À l’opposé, on trouve certaines entreprises qui sont parfois critiquées parce qu’elles ont trop de cash sur leur bilan. Et les liquidités ne rapportent quasiment rien à cause des taux bas. La valeur boursière du petit groupe de construction wallon Moury Construct  comprend 80% de liquidités. La famille Moury souhaite garder la situation telle quelle, parce qu’elle considère ces liquidités comme une source de financement possible pour des acquisitions. Par ailleurs, l’entreprise ne veut pas dépendre des banques.

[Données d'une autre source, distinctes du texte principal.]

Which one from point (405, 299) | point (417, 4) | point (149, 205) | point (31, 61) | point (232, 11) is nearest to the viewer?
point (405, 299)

Depuis la vente de sa participation dans Medialaan, l’éditeur Roularta  baigne lui aussi dans le cash, ce qui pousse certains analystes à spéculer sur une offre de rachat par la famille De Nolf, qui pourrait récupérer immédiatement la moitié du prix de cession en s’attribuant les liquidités.

Pour D’Ieteren  , l’abondance de cash est un réel problème. Avec 1,2 milliard d’euros de liquidités au bilan, les investisseurs exigent une décote par rapport à la valeur intrinsèque de l’action à cause du "risque de réinvestissement". Cette année, D’Ieteren a vendu une partie de sa filiale de vitrages automobiles Belron, connue via Carglass, mais il est probable que les produits de la vente seront réinvestis dans une activité moins rentable, comme ce fut le cas avec les petits carnets Moleskine.

Chez Colruyt, le cash diminue progressivement. La chaîne de grande distribution rachète ses propres actions à tour de bras. Cela maintient le cours de Bourse, car presque tous les analystes estiment que l’action Colruyt est trop chère. La marge de manœuvre pour réaliser d’autres programmes de rachat s’est réduite. Sinon, la chaîne devra s’endetter, et la famille y est allergique. Car dans un passé lointain, le groupe Colruyt s’est retrouvé au bord de la faillite à cause d’une trop grande dépendance envers les banques.

La voie idéale? Être endetté, mais pas trop…

Les entreprises comme Jensen , Resilux , Umicore , Sipef , Lotus ou Miko  ont recours à des emprunts pour se développer grâce à des investissements dans de nouvelles capacités de production ou des acquisitions, mais mettent un point d’honneur à ce que leur taux d’endettement ne dépasse pas une fois et demi l’ebitda. Les entreprises solides qui font attention à leur bilan tout en prenant les risques nécessaires représentent la majorité de la Bourse de Bruxelles. Et c’est une bonne nouvelle.